The writing communicates clearly and elegantly and addresses the task prompt completely. The essay demonstrates sophisticated and accurate vocabulary to good effect. There is a clear, consistent, and appropriate tone throughout that is appropriate to the scholarly audience.

 

The writing communicates effectively and uses varied and accurate vocabulary. The paper answers the text prompt. The tone is appropriate, clear, and mostly consistent and is appropriate to the scholarly audience without using jargon or overly academic vocabulary.

Readers do not always understand what the paper means or how it is related to task directions.

Vocabulary is basic may be inaccurate.  The tone is inconsistent and is not appropriate to a scholarly audience.  An educated reader would not be able to define the argument being presented.

Stylistic Elements

The paper consistently adheres to APA style  including an abstract and accurate and appropriate number of references and citations within the text (i.e. more than five). Headings and subheadings show the logic of the argument.

For the most part, the paper adheres to APA style; includes an abstract and accurate and appropriate references and citations within the text (at least five).  The logic of the argument is supported through headings.
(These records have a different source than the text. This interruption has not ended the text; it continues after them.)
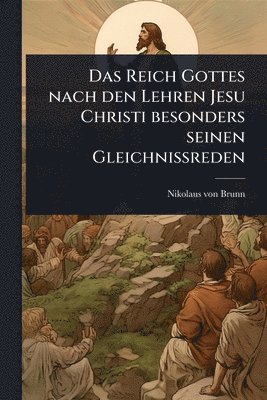 bokomslag Reich Gottes nach den Lehren Jesu Christi besonders seinen GleichniÃ¿reden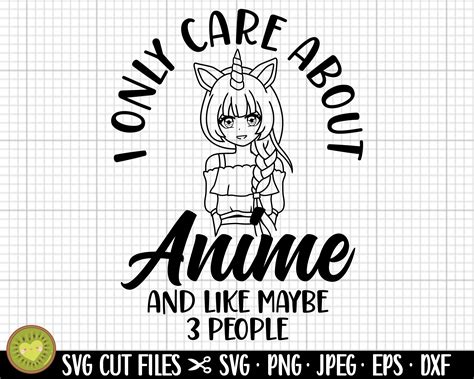 anime svg anime girl svg anime svg cricut file for shirt anime png i only care about anime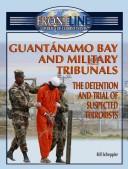 Cover of: Guantanamo Bay And Military Tribunals: The Detention and Trial of Suspected terrorists (Frontline Coverage of Current Events)
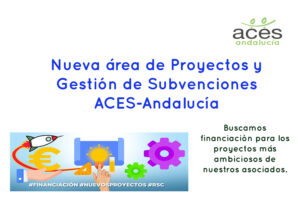Nueva área de Proyectos y gestión de subvenciones de ACES-Andalucía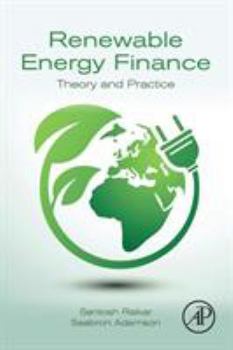 Paperback Renewable Energy Finance: Theory and Practice Book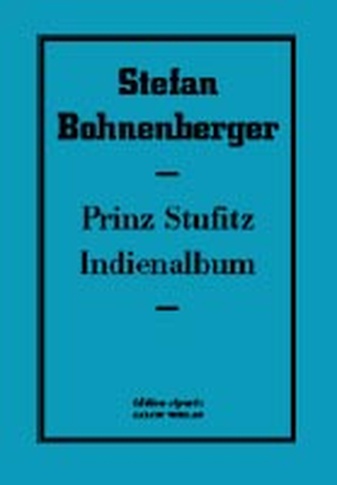 Stefan Bohnenberger. Prinz Stufitz/ Mein Indienalbum. edition separee. No. 32. Vorzugsausgabe/ collector's edition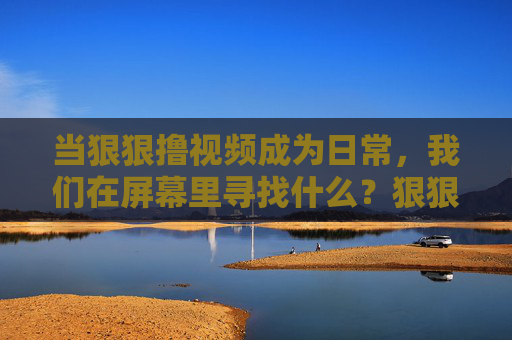 当狠狠撸视频成为日常,我们在屏幕里寻找什么?狠狠撸视频成日常,我们在屏幕里寻找什么? 当狠狠撸视频成为日常,我们在屏幕里寻找什么?狠狠撸视频成日常,我们在屏幕里寻找什么?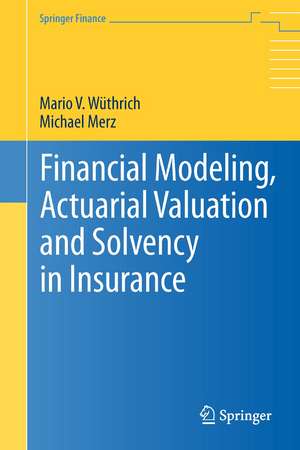 Financial Modeling, Actuarial Valuation and Solvency in Insurance de Mario V. Wüthrich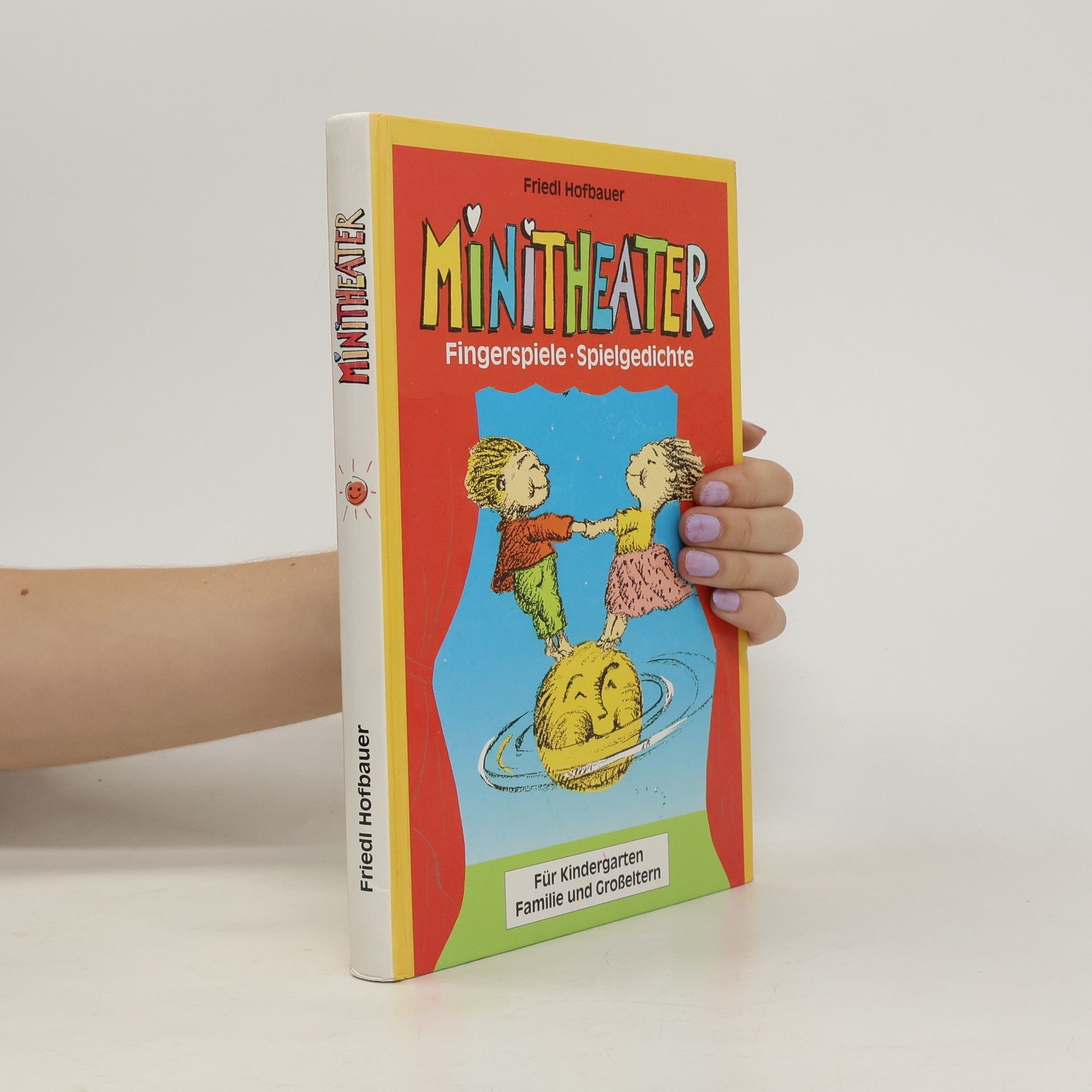 Friedl Hofbauer Minitheater. Fingerspiele. Spielgedichte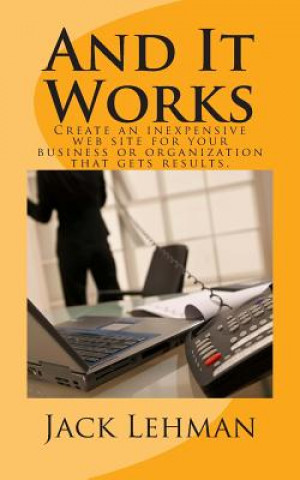 Livre And It Works: How to create an inexpensive web site for your business or organization that gets real results. Jack Lehman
The paper does not adhere to APA may not include an abstract and has too few or inaccurate references and in-text citations. Headings are not used to demonstrate the logic of the argument.

Technical Aspects

 

 

 

Grammar, Spelling, Punctuation

The paper consistently uses proper grammar, correct spelling, and correct punctuation

For the most part, the paper uses proper grammar, correct spelling, and correct punctuation.

In several instances, the paper does not use proper grammar, correct spelling, and/or correct punctuation.

 

 

Decision:

__          The comps are rated as outstanding, this is considered to be a “high pass” and no further edits are required;

__          The comps are rated as satisfactory, this is considered to be a “pass”; minimal edits may or may not be required and are specified below;

__          The comps require revision, this is considered to be a “marginal pass”; edits needed are specified below;

__          The comps are rated as unsatisfactory, and are rated as a “non-pass” status for the reasons outlined below. Please meet with your advisor to review the issues outlined below and make a plan to rewrite. Note: Only one rewriting option is available to the student so it is strongly advised to seek necessary support before the second comprehensive exam administration.